Qué aporta la IA al control de plazos
Un sistema de gestión de plazos apoyado en IA puede leer una resolución judicial o una notificación administrativa, identificar la fecha de notificación, el tipo de recurso disponible y el plazo aplicable según la norma correspondiente, y generar automáticamente una entrada en el calendario del despacho con los días hábiles ya calculados. Esto reduce el margen de error humano en un cálculo que, aunque parezca simple, se complica con festivos locales, plazos en días hábiles frente a naturales, y reglas de cómputo distintas según la jurisdicción o el tipo de procedimiento.
- Extracción automática de la fecha de notificación desde el documento recibido.
- Cálculo del plazo aplicable según el tipo de recurso o acción.
- Alertas escalonadas antes del vencimiento, no solo en la fecha límite.
- Registro cruzado del plazo en la agenda de más de un responsable del expediente.

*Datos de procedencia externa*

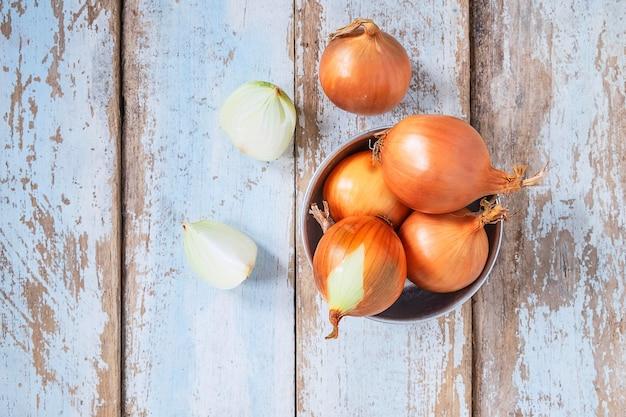 Zwiebel auf einem holztisch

El doble control humano sigue siendo imprescindible
La razón para no confiar el cálculo de un plazo únicamente a la IA es sencilla: un error de lectura de fecha, una notificación mal escaneada, o una norma de cómputo que el sistema no tiene actualizada pueden traducirse en un plazo mal calculado con consecuencias irreversibles. La práctica recomendable es que el cálculo automático se use como primera alerta y como red de seguridad, pero que el abogado responsable del expediente verifique manualmente el plazo en los asuntos de mayor riesgo, y que exista siempre una segunda persona, otro abogado o el propio sistema de agenda del despacho, con visibilidad sobre esa misma fecha.
Esta redundancia es especialmente importante en un despacho individual o pequeño, donde no siempre hay un segundo abogado disponible para revisar la agenda, y en un asunto laboral con plazos de caducidad cortos, donde el margen de error es mínimo desde el primer día.
Integración con la admisión de clientes y la preparación de la vista
El control de plazos funciona mejor cuando empieza en el momento mismo de la admisión del cliente, de modo que la fecha crítica, notificación de un despido, plazo de prescripción de una reclamación, entra en el sistema de agenda desde el primer contacto, y no días después cuando el expediente ya está formalmente abierto. De la misma manera, un plazo mal gestionado puede arruinar semanas de trabajo de preparación de una vista, si la prueba queda lista pero el plazo para aportarla ya venció.
Trazabilidad: quién calculó qué y cuándo
Cuando un plazo se calcula con ayuda de IA, conviene dejar constancia de qué versión de la herramienta lo calculó, con qué datos de entrada y quién lo validó. Esta trazabilidad no es burocracia innecesaria: si años después surge una disputa sobre si un plazo se calculó correctamente, el despacho necesita poder reconstruir el razonamiento y demostrar que existió una verificación humana efectiva, y no solo una alerta automática que nadie revisó.
Esta disciplina de trazabilidad conviene extenderla también a los cambios normativos: cuando una reforma procesal modifica un plazo, alguien en el despacho debe verificar que el sistema de IA que calcula los plazos ya refleja la nueva regla, y no seguir confiando en que la herramienta se actualiza sola sin supervisión.
En síntesis
La IA puede reducir de forma significativa el riesgo de perder un plazo procesal, cruzando automáticamente fechas y normas de cómputo. Pero en una materia donde el error no admite corrección, el cálculo automático debe tratarse como una alerta adicional, nunca como sustituto del control humano sobre cada plazo crítico del despacho.